[Opening Excerpt to read section]
Hotfix to workaround known mac-learning issue with 8325

Issue description

Aruba CR: 90598

Affected platform: 8325

Symptom: MAC learning stops.

Scenario: Under extremely rare DMA stress conditions, anL2 learning thread may timeout and exit preventing future MAC learning.

Workaround: Reboot the switch or monitor the L2 thread and restart it with an NAE script.

Fixed in: 10.06.0130, 10.7.0010 and above.

Aruba release notes

To fix the issue without upgrading software

You can run a NAE script on the 8325 platform switches to resolve mac learning issue.

Important information

  • This NAE script creates a bash script in /tmp and runs every 60s
  • The script writes file to storage every 60s (NAE alert file)
  • There are no controls over alert status
  • Event log is created when a problem is detected
    • BCML2X has quit unexpectedly, attempting to restart...
  • You can also grep the error from /var/log/messages
  • REST API URI is /rest/v10.04/logs/event?SYSLOG_IDENTIFIER=root&since=yesterday
  • Delete agent and script after upgrading to 10.06.0130+
  • Monitor eMMC health if you plan on running for a long time
  • Command to run on 8325 switches: show system resource | include utiliz

The file locations in doc-csm

Automated install of NAE script

Prerequisites

  • The nae-upload.py script relies on /etc/hosts file to pull IP addresses of the switch. Without this information the script will not run.
  • You have 8325 in your setup that is running software version below 10.06.0130.
  • Script assumes you are using default username admin for the switch and it will prompt you for the password.

NOTE: The nae-upload.py script automatically detects 8325s and only applies the fix to this platform.

How to run the install script

  1. Run the following command:

    ncn-m001# ./docs-csm/upgrade/1.0.1/scripts/aruba/nae_upload.py
    
  2. Type in your switch password and the script will upload and enable the NAE script.

Manual Installation of the NAE script:

  1. Log in to an AOS-CX device via the Web User Interface. Click on the Analytics section on the left, then click on the Scripts button in the top, middle section.

  2. On the Scripts page, install the script from your PC to your AOS-CX device by clicking the Upload button on the scripts page and navigating to the file location on your PC.
[Closing Excerpt to read section]
# Required work
1) Repeat the 8325 hotfix page word for word, starting with "NOTE: The nae-upload.py" and going on through "top, middle section.".
2) Pick up the 8325 hotfix page after its last sentence and write what comes next.
The lines after the 8325 hotfix page are separate material.
[Opening Information shown section]
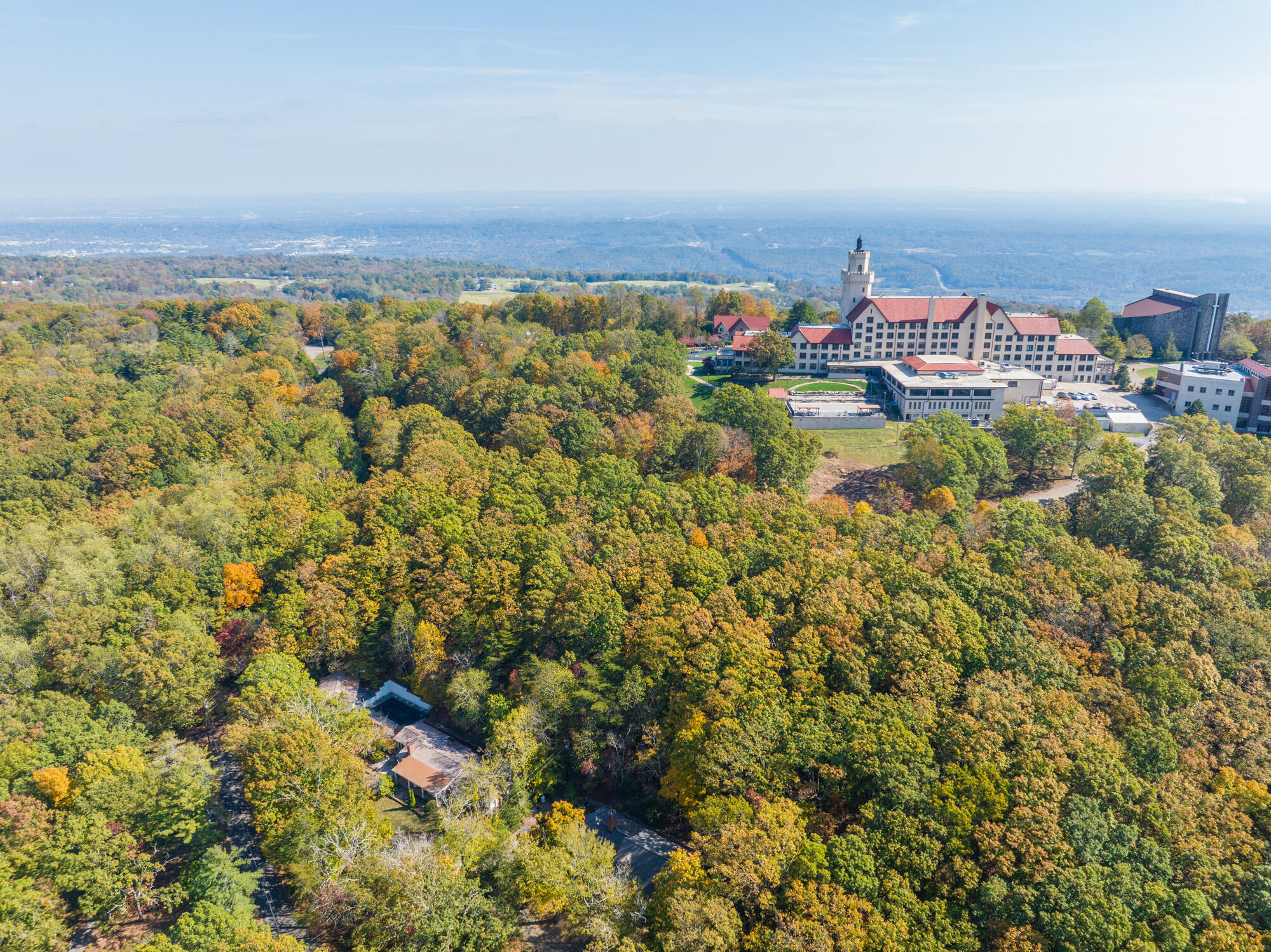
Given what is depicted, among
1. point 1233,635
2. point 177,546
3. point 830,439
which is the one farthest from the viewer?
point 830,439

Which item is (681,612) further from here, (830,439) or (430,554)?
(830,439)

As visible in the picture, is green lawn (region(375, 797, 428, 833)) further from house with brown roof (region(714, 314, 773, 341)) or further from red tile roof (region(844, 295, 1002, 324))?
red tile roof (region(844, 295, 1002, 324))

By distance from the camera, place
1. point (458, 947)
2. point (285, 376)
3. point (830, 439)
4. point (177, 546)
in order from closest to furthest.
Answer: point (458, 947) → point (177, 546) → point (830, 439) → point (285, 376)

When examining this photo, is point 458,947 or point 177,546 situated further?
point 177,546

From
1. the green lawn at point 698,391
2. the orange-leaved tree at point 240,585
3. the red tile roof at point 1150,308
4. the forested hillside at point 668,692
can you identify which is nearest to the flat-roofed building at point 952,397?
the forested hillside at point 668,692

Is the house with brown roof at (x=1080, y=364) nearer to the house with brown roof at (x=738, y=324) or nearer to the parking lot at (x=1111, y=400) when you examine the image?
the parking lot at (x=1111, y=400)

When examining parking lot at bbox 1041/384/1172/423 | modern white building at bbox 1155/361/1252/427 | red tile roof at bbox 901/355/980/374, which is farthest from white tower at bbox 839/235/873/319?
→ modern white building at bbox 1155/361/1252/427

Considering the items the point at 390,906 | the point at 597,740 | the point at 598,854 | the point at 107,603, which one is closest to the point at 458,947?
the point at 390,906
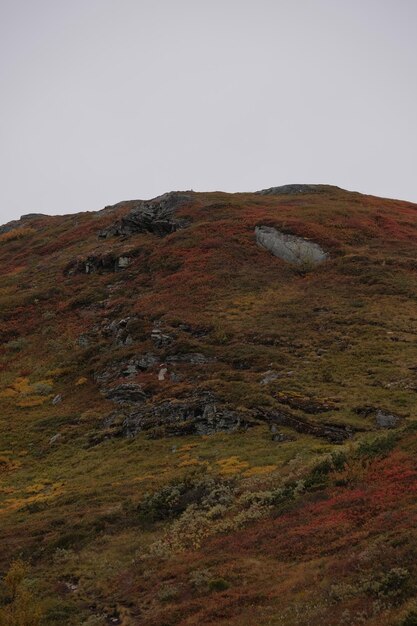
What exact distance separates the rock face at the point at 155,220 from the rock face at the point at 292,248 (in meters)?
14.8

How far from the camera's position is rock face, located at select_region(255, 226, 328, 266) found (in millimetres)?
69375

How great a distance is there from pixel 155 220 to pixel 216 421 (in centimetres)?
5326

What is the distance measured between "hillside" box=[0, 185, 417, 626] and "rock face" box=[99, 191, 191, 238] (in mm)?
351

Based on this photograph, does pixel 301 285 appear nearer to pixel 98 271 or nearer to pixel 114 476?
pixel 98 271

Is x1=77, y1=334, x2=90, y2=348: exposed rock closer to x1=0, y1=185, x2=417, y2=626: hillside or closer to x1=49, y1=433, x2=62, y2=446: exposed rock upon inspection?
x1=0, y1=185, x2=417, y2=626: hillside

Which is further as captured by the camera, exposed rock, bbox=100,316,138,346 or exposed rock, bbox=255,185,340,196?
exposed rock, bbox=255,185,340,196

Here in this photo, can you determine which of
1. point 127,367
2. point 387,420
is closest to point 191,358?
point 127,367

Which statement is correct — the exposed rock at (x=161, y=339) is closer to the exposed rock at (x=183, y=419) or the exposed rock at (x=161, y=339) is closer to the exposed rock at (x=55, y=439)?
the exposed rock at (x=183, y=419)

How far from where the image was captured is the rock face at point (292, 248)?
69375 mm

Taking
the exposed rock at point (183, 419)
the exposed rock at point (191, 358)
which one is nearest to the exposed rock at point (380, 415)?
the exposed rock at point (183, 419)

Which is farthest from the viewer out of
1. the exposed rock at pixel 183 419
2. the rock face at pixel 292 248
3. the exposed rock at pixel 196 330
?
the rock face at pixel 292 248

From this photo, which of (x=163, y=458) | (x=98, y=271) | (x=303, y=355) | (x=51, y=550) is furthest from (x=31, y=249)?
(x=51, y=550)

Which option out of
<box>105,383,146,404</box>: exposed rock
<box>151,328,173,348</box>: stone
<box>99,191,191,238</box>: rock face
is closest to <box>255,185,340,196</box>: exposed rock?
<box>99,191,191,238</box>: rock face

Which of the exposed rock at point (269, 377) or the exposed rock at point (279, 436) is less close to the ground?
the exposed rock at point (269, 377)
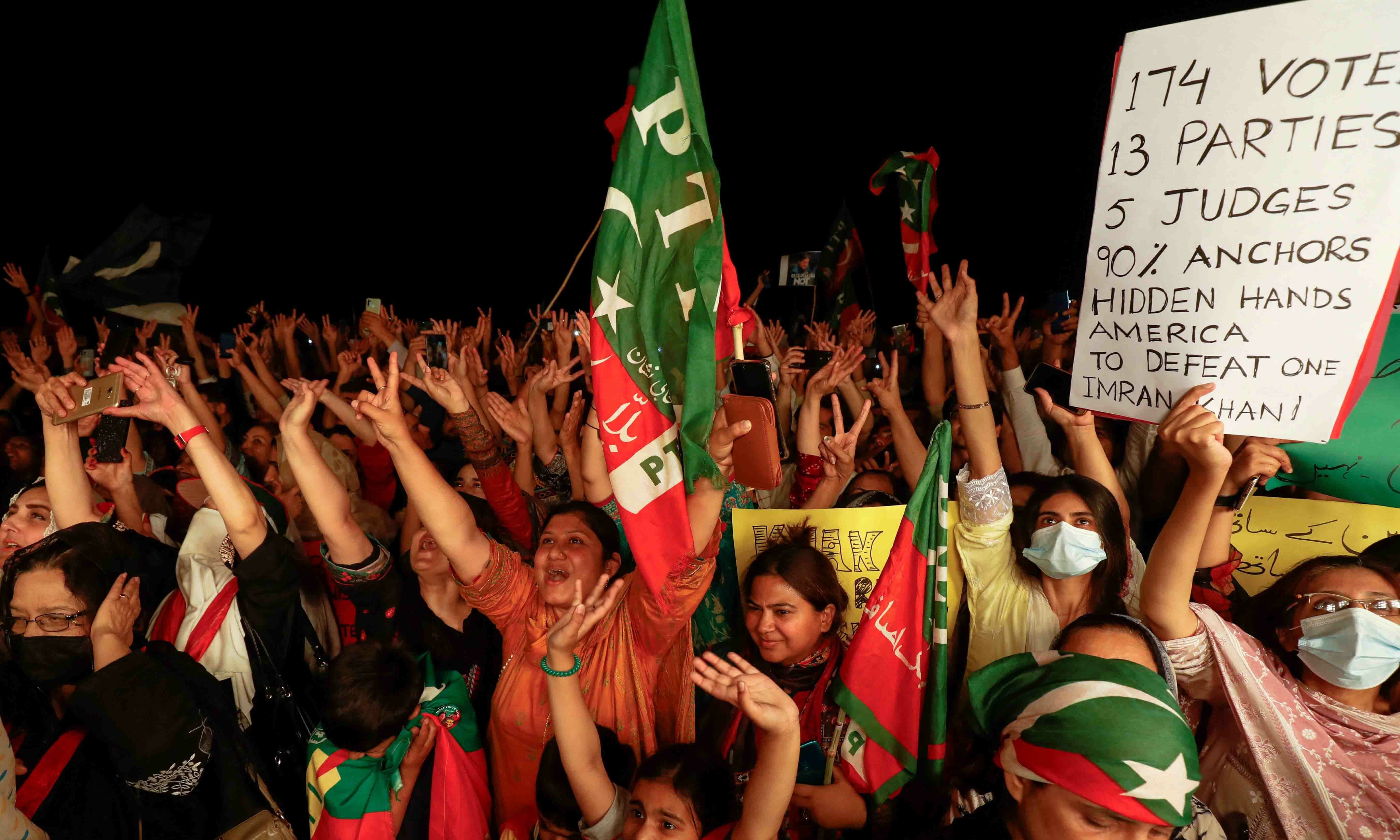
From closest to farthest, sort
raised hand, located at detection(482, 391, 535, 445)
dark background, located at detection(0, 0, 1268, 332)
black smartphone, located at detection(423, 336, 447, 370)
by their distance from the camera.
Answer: raised hand, located at detection(482, 391, 535, 445) → black smartphone, located at detection(423, 336, 447, 370) → dark background, located at detection(0, 0, 1268, 332)

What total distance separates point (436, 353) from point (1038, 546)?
5975 millimetres

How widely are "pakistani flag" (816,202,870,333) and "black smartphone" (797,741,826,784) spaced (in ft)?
A: 13.8

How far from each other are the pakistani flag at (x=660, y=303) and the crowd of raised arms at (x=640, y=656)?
66mm

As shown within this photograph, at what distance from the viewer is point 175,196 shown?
8.95 meters

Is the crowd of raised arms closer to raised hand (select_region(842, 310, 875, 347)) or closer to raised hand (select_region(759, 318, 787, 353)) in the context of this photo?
raised hand (select_region(759, 318, 787, 353))

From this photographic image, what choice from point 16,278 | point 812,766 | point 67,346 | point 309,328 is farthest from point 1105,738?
point 16,278

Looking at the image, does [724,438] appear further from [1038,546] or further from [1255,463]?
[1255,463]

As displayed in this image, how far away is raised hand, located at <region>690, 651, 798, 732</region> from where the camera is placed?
147 cm

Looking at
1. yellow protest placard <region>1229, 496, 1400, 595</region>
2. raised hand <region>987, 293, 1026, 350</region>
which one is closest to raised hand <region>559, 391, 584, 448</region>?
raised hand <region>987, 293, 1026, 350</region>

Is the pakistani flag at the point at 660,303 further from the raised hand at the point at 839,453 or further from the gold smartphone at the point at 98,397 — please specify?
the gold smartphone at the point at 98,397

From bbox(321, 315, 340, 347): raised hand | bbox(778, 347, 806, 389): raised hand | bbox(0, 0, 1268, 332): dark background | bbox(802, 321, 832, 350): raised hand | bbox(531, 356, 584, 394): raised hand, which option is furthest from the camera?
bbox(0, 0, 1268, 332): dark background

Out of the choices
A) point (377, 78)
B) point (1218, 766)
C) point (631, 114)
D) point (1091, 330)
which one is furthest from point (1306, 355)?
point (377, 78)

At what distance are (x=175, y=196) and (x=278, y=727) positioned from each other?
30.5 ft

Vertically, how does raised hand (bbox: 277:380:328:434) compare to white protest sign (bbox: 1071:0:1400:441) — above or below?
below
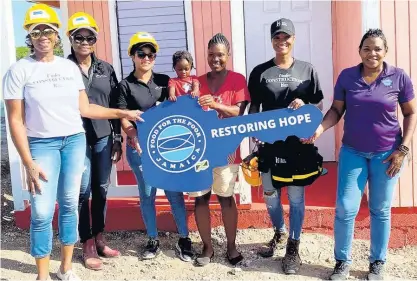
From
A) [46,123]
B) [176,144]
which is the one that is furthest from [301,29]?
[46,123]

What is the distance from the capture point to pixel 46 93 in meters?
3.18

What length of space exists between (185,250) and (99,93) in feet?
4.86

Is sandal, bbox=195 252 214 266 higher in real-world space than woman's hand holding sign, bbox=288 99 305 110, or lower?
lower

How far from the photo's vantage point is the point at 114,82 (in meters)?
3.87

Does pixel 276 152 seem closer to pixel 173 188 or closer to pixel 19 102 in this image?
pixel 173 188

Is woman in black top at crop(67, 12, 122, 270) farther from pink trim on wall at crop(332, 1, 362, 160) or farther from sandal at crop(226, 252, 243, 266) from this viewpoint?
pink trim on wall at crop(332, 1, 362, 160)

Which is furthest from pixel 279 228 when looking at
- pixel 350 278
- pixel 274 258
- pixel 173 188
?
pixel 173 188

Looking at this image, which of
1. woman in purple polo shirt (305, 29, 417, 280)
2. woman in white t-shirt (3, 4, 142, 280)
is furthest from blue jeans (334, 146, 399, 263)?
woman in white t-shirt (3, 4, 142, 280)

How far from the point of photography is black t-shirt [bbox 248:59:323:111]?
3.39 meters

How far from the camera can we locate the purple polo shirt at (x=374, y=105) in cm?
322

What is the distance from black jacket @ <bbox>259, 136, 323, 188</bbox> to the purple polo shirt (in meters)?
0.32

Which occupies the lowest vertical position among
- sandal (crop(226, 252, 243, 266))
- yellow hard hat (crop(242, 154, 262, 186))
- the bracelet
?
sandal (crop(226, 252, 243, 266))

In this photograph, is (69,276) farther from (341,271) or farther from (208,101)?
(341,271)

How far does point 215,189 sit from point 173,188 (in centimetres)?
34
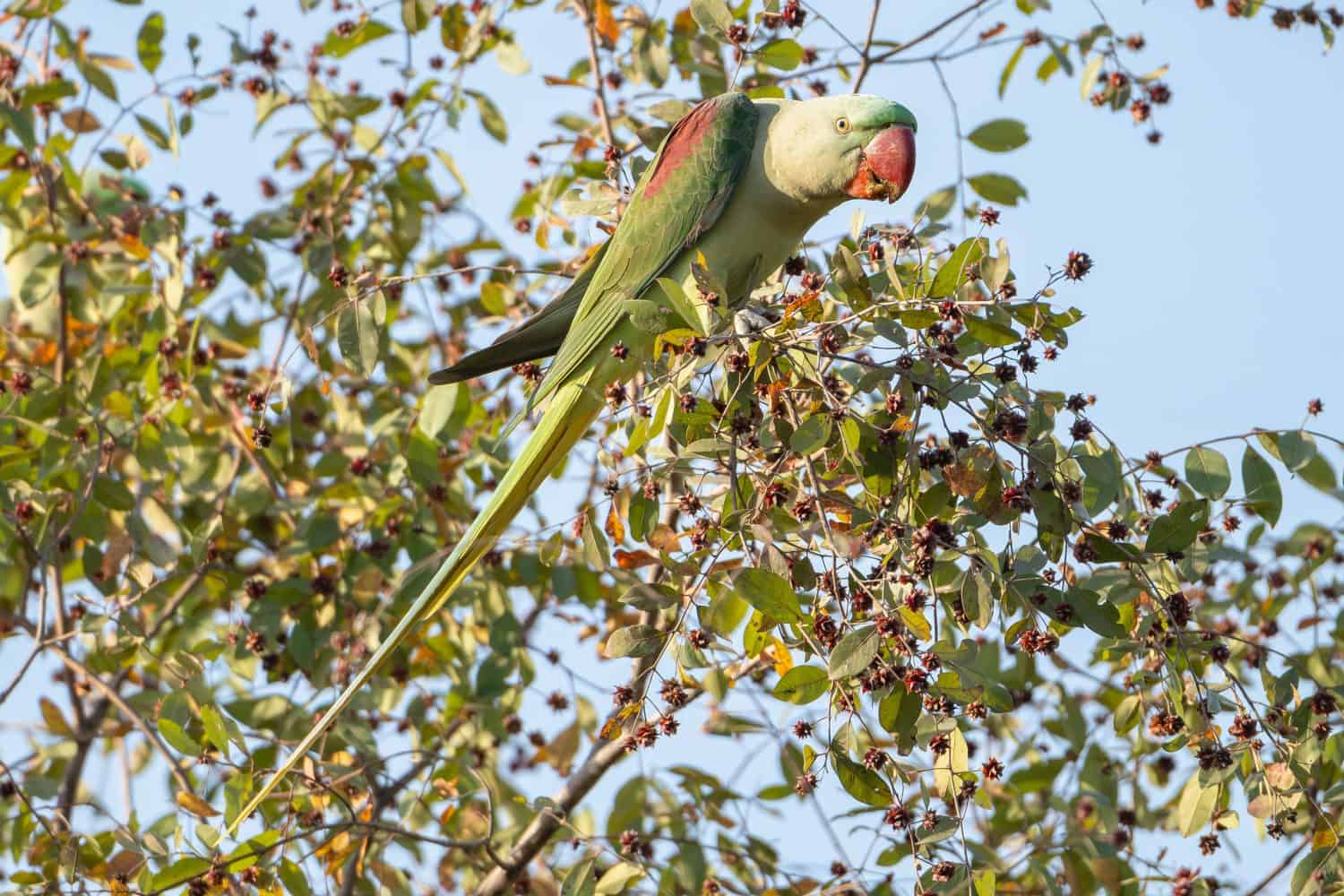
[Closing Information shown section]
# Numbered answers
1)
NOTE: The nae-upload.py script automatically detects 8325s and only applies the fix to this platform.

How to run the install script

  1. Run the following command:

    ncn-m001# ./docs-csm/upgrade/1.0.1/scripts/aruba/nae_upload.py
    
  2. Type in your switch password and the script will upload and enable the NAE script.

Manual Installation of the NAE script:

  1. Log in to an AOS-CX device via the Web User Interface. Click on the Analytics section on the left, then click on the Scripts button in the top, middle section.

2)
  3. After you have the script on the AOS-CX device, you now need to create an agent. On the Scripts page, you can click the Create Agent button and a Create Agent popup box will appear.

    • Give the Agent a name (no spaces).
    • NOTE: You can leave all other default values and click Create.
  4. Navigate you to the Agents page, where you can click on the name of the Agent you made to confirm it is running and no errors are generated.

    • The Network Analytics Engine will monitor the switch and automatically fix the mac learning issue.

Known Error Messages

Incorrect Password

ncn-m001# ./nae_upload.py
Switch login password:
Traceback (most recent call last):
File "./nae_upload.py", line 57, in <module>
platform = system.json()
File "/usr/lib/python3.6/site-packages/requests/models.py", line 898, in json
return complexjson.loads(self.text, **kwargs)
File "/usr/lib64/python3.6/site-packages/simplejson/__init__.py", line 518, in loads
return _default_decoder.decode(s)
File "/usr/lib64/python3.6/site-packages/simplejson/decoder.py", line 373, in decode
raise JSONDecodeError("Extra data", s, end, len(s))
simplejson.errors.JSONDecodeError: Extra data: line 1 column 5 - line 1 column 27 (char 4 - 26)

Script Already Loaded

ncn-m001# ./nae_upload.py
Switch login password:
L2X-Watchdog NAE script is already installed on sw-spine-001.
L2X-Watchdog NAE script is already installed on sw-spine-002.